Publication update: using attestation to lift crash resilience to byzantine resilience

I would ordinarily regard this as a rather obscure piece of esoterica, too technical to blog about (and merely a technical report, besides) but:

My beloved readers seem to like topics more technical that I would have thought, and (more importantly)
It's my piece of obscure esoterica.

So, tech report or no, it gets a blog post.

Here's the main question: Suppose that there was some magic technology that allowed your computer to determine whether another computer is 'good' or 'bad,' in the sense of having been subverted by malware or not. How do you then get programmers to incorporate this technology in their products (database clients and servers, operating systems, browsers, etc.)?

But let's back up a step. Would this magic technology be useful? Obviously. First of all, it would benefit you as a consumer. Your web browser could magically detect when a web server has been compromised (possibly now serving malware) and refuse to connect. Before your mail client even shows you some spam, it can confirm that the mail-source has not been subverted into being part of a botnet. And so on. Rainbows and puppies result.

But this technology would be of even bigger benefit to enterprises, like corporations or government agencies. Those types of entities are desperate for any sort of solution to the 'laptop problem': laptops that go home with a worker, get infected, and then bring that infection back to the enterprise with them. Enterprises would love to be able to detect when a laptop has been compromised, and they would love to be able to detect this when the laptop attempts to connect to the enterprise's internal network.

Okay, so this technology would be useful. So useful that it actually has a name: 'attestation.' But does it exist? Partially, but not entirely. At the moment, we have things called Trusted Platform Modules (TPMs). Roughly speaking, a TPM is a little processor that sits on your computer's motherboard. It doesn't really do anything except:

Monitor the state of the actual computer, and
Upon request, issue a (digitally-signed) statement of the form "My computer is in state X. Sincerely, TPM number 34349582345239888."

So, is this attestation? Not quite. Note that the TPM will just notarize a computer's current state, not judge whether it is 'good' or 'bad'. But the TPM is a good start, and it seems like it should be possible to build a house of cards on top of the TPM to actually achieve the magic technology we want.¹

But that's actually the research of a different Herzog. The work described here (co-written with Jonathan Millen, Brian O'Hanlon, John D. Ramsdell, and Ariel Segall) blithely assumes that some Very Smart People will figure out how to build attestation on top of the TPM and asks: then what? What should we do with it? Or to put it slightly differently: how do we package it so that non-security system developers will actually use it-- and use it correctly?

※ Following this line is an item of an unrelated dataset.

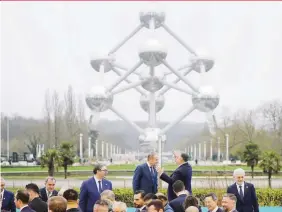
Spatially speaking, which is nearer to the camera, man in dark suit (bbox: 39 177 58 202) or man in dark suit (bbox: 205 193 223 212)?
man in dark suit (bbox: 205 193 223 212)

This is less of a ridiculous question than it sounds. It turns out to be really, really hard to get security mechanisms actually adopted in commercial products, much less adopted correctly. There usually isn't a business case for actual security, and so all developers see is the potential downside of the security mechanism failing and pissing off the user. Furthermore, it's very difficult to implement security mechanisms correctly, requiring obsessive attention to detail and a certain sociopathic fascination with how one could break things! This attitude is less common than you would think. History is littered with well-meant security mechanisms rendered completely worthless by a simple arithmetic error in the code.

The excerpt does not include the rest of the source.